- The creation of a West-wide regional transmission organization could generate between 159,000 and 657,000 permanent jobs through 2030, as well as up to $79.2 billion in additional gross regional product per year across the 11 Western states, according to a new report.
- The report, commissioned by Advanced Energy Economy, found that every individual Western state, as well as the region as a whole, would see economic benefits from forming an RTO.
- Challenges like extreme weather, drought and rising energy costs in the West are pushing policy-makers to look at in-state and regional solutions, and “obviously the conversation around development of a Western RTO, a more integrated power system across the West, is something that continues to gain traction,” said Amisha Rai, managing director at AEE, at a media briefing Tuesday.

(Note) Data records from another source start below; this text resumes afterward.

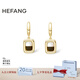 HEFANG何方珠寶卡布奇諾耳環(huán)優(yōu)雅耳飾輕奢高級感七夕情人節(jié)禮物送女友 金色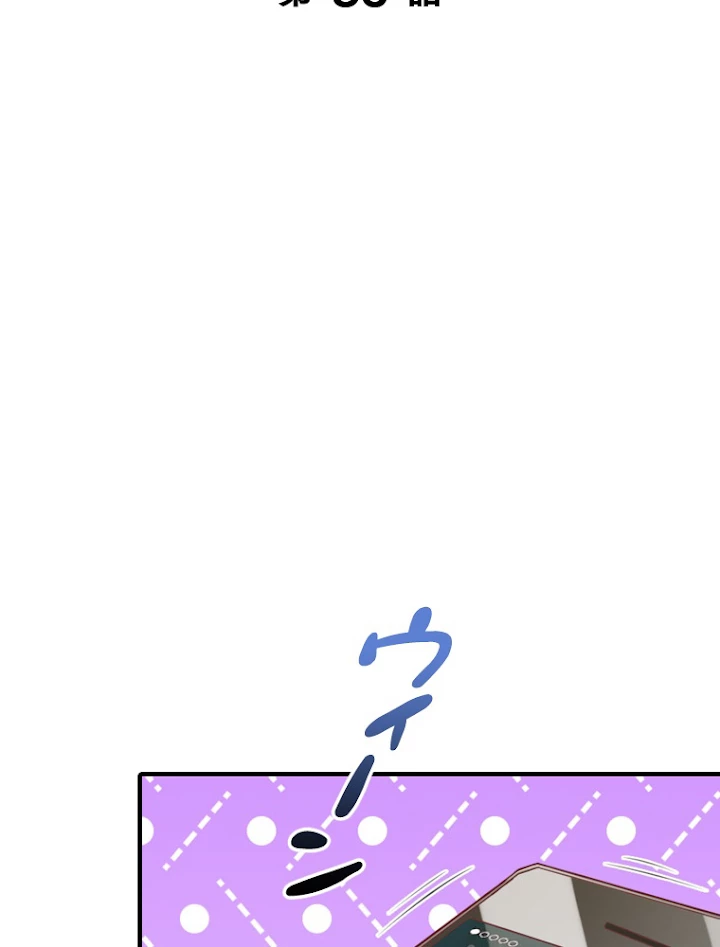 現世に帰還した最強神仙 35話 - 2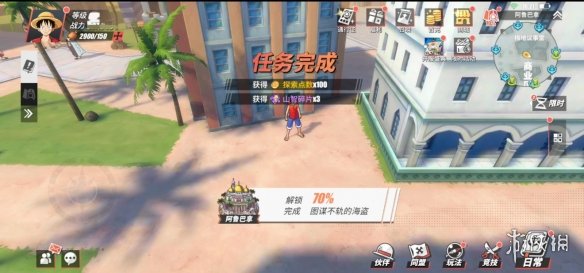 超能街机5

While the California Independent System Operator currently manages a portion of the electricity grid in the West, the remaining areas include a patchwork of nearly 40 independent balancing authorities. Policymakers have been discussing the creation of a wholesale electricity market in the region for more than two decades, and organized market options in the West have in fact expanded recently, the report noted — for instance, the creation of the Western Energy Imbalance Market in 2014 has provided utilities with savings of more than $2 billion.
“The simplest way to think about [RTOs] is that they enable better and more automated sharing of generation and transmission resources across utility footprints,” explained Caitlin Liotiris, principal with Energy Strategies, which prepared the report along with Peterson & Associates.
While there have been a number of reports that outline the electricity system benefits and cost savings of a Western RTO, there has not been a lot of research looking at how those savings might flow into the broader economy, creating ripple effects like additional jobs, she added.
“This study really aims to fill that gap, looking at high-level impacts of the Western region as a whole,” Liotiris said.
The study found that a western Western RTO would generate up to 657,000 jobs through 2030 — averaging a total compensation of around $73,000 per year — as well as between $18.8 billion and $79.2 billion in gross regional product annually, which amounts to between 0.4% to 1.6% of the region’s current gross regional product. It would also result in additional tax contributions of between $619 million and $2.4 billion per year. An RTO could benefit the regional economy by lowering electricity prices and driving clean energy development, among other results, according to the report.
“I’m very excited about the economic benefits that the analysis has shown,” Mona Tierney-Lloyd, head of U.S. public policy at Enel North America. Enel has over 8 GW of renewable capacity centered mostly in organized markets, “so we see an organized market as a way of encouraging further development of renewable technologies,” she said at the briefing.
Operating so many “sub-grids” in the West leads to a lot of inefficiency, “and I think one of the highlights of this study [is that it] really shows that if we can move more rapidly to an RTO, there’s huge savings for customers. But there’s also a huge upside for new investment, new jobs, and how that ripples out to the rest of the economy,” Colorado State Sen. Chris Hansen, D, said during the briefing.